Our host Dearbhail welcomed us to her home in Cnoc Suain, and she was gracious enough to explain the history of the house and its culture. This location clearly has a very traditional way of life, based upon the ways of living from a couple hundred years ago. The cottage was built in 1845 in the design of one main, central room with four bedrooms. Two of these bedrooms had entrances much higher up than the ground floor, so the children would get up to their rooms by leaning a ladder against the wall and climbing up. The average family had about eight to twenty children, so the bedrooms would often be crowded. There was no electricity or running water until about 1980, and the cottage is three and a half miles from any shops, doctors, or banks. The flooring of the cottage would be dirt, so the family would often put rush – a reed-like plant which grows in water – down on the dirt inside. This would keep people’s feet cleaner because they didn’t wear shoes inside, and scented herbs would also be placed on the reeds to be crushed underfoot.

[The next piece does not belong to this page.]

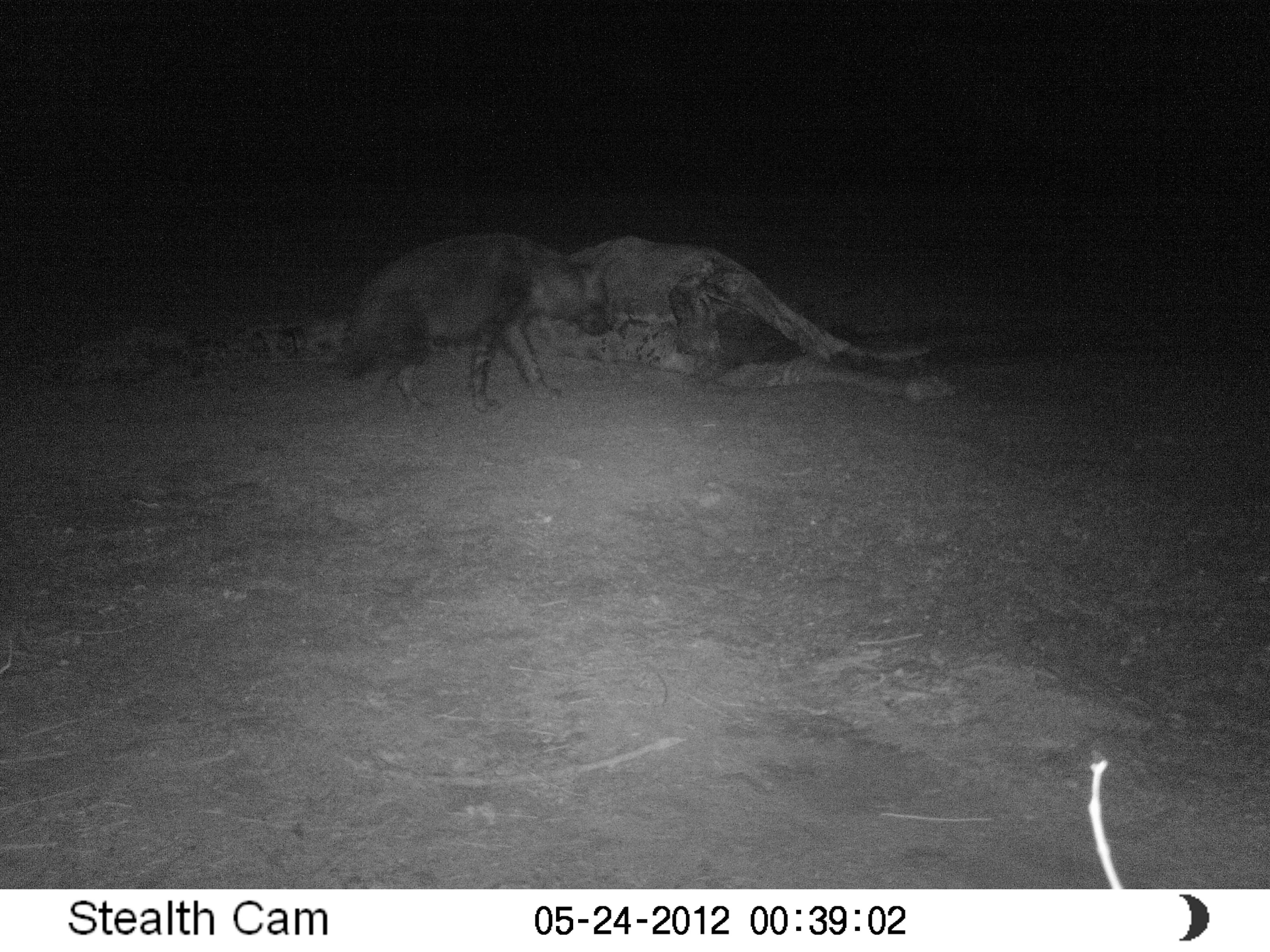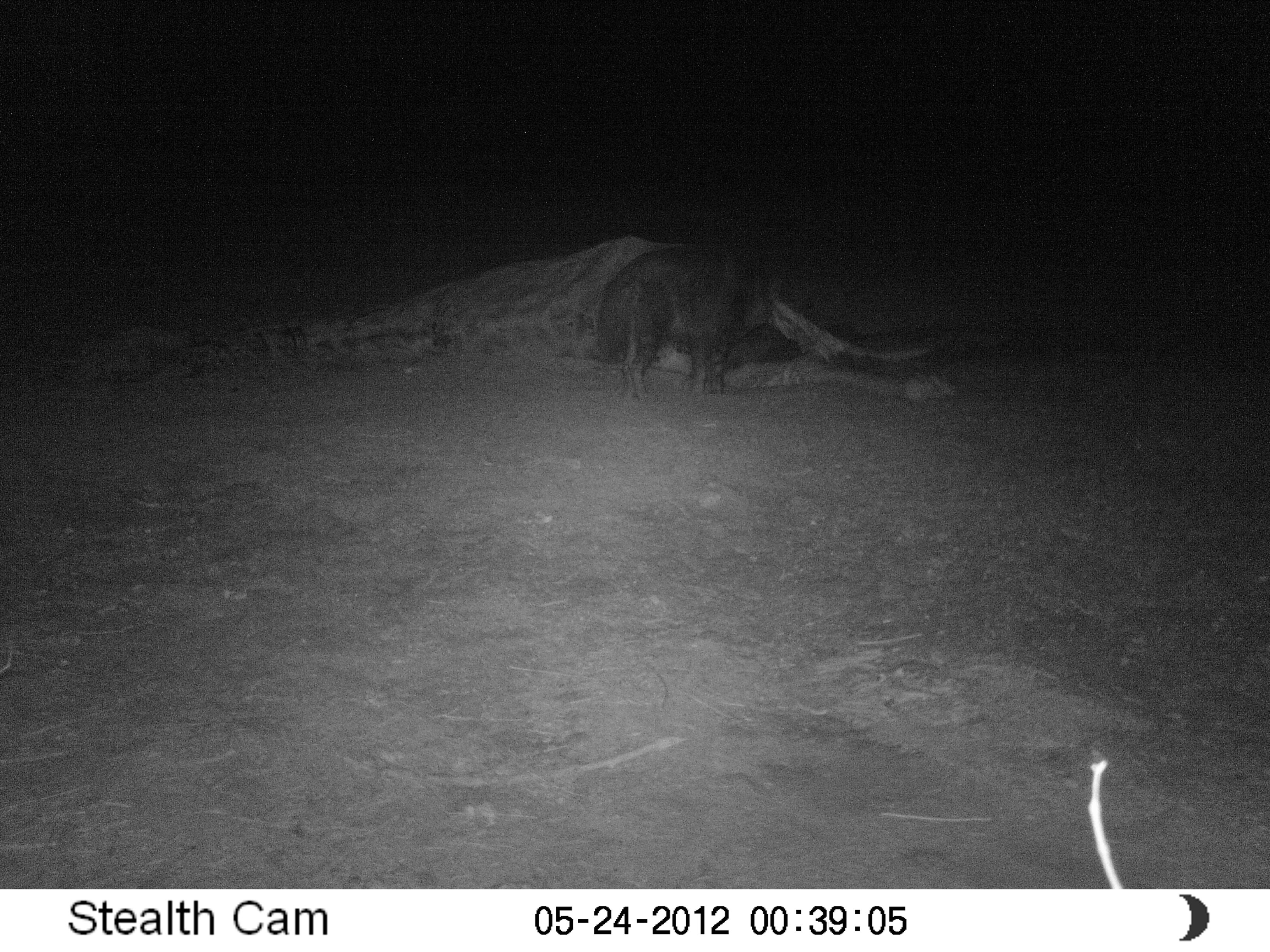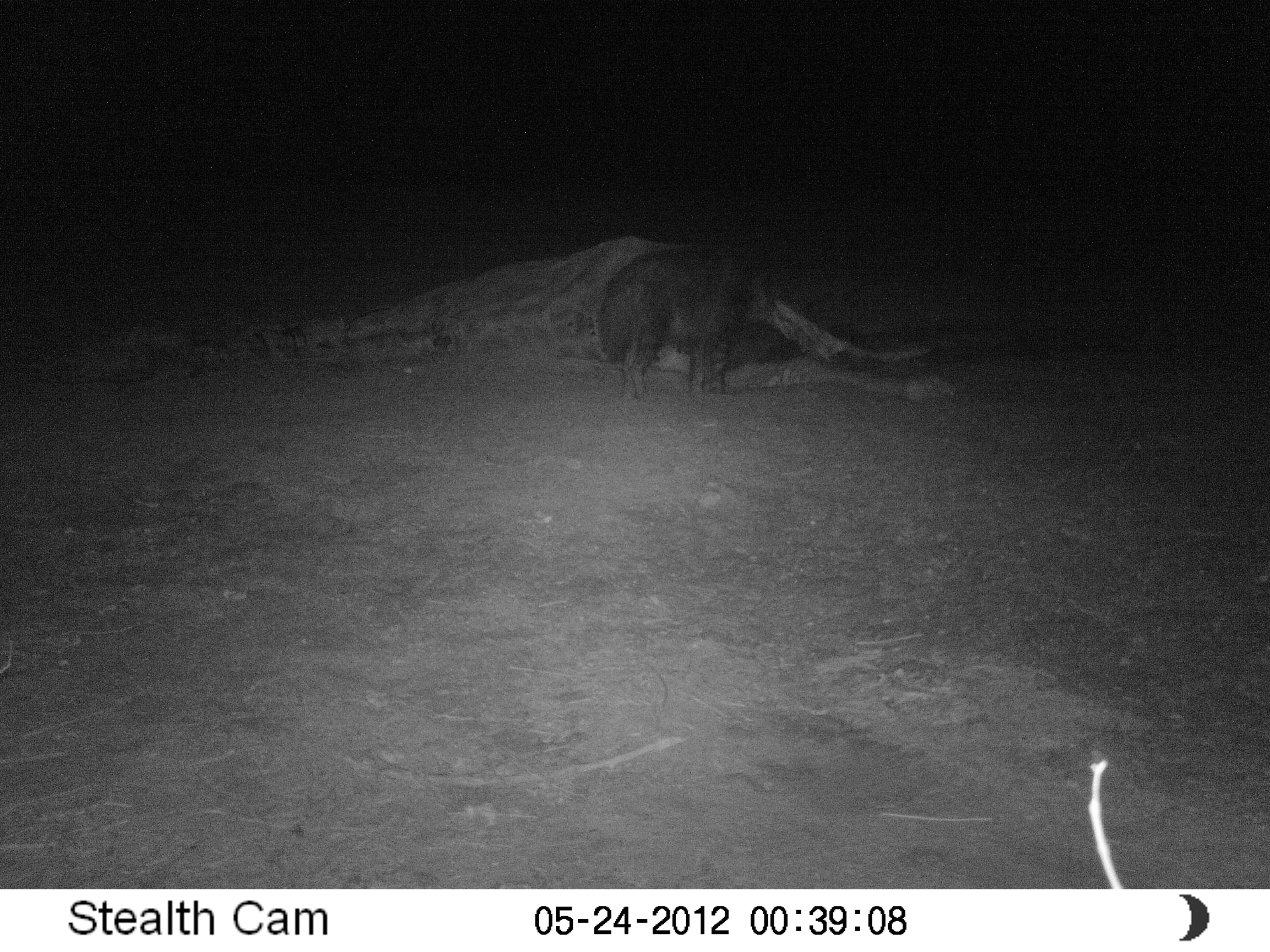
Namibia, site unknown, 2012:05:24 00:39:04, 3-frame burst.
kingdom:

Meals in this home would be cooked over a fire created by burning peat. There was a crane which would hold pots over the fire, and as a sort of “oven”, a pot would be placed on coals and more coals would be placed on top of it. The peat itself, small brick-shaped slabs of dried organic matter, is collected from the fields outside the cottage. Our second host, Charlie, explained that they would use a tool called a slain to harvest peat from the ground, after removing the top layer of grass. These bricks of peat would be laid out in the sun to dry, causing them to shrink and eventually be used for fuel. One of these peat bricks would only burn for fifteen minutes, so large amounts of peat would need to be collected for the family to survive the winter. These peat fires would need to burn constantly at all times of the day, as it both heated the home and cooked the food.
The culture of this sort of home, particularly in the past, was very community-oriented. It was considered a “rambling house” because people from around town would gather at the fire to share stories and music during the winter. This was important for the Gaelic culture because the children would be absorbing the music and stories even after they went to bed.
Dearbhail and Charlie work hard to preserve and educate about this traditional way of life.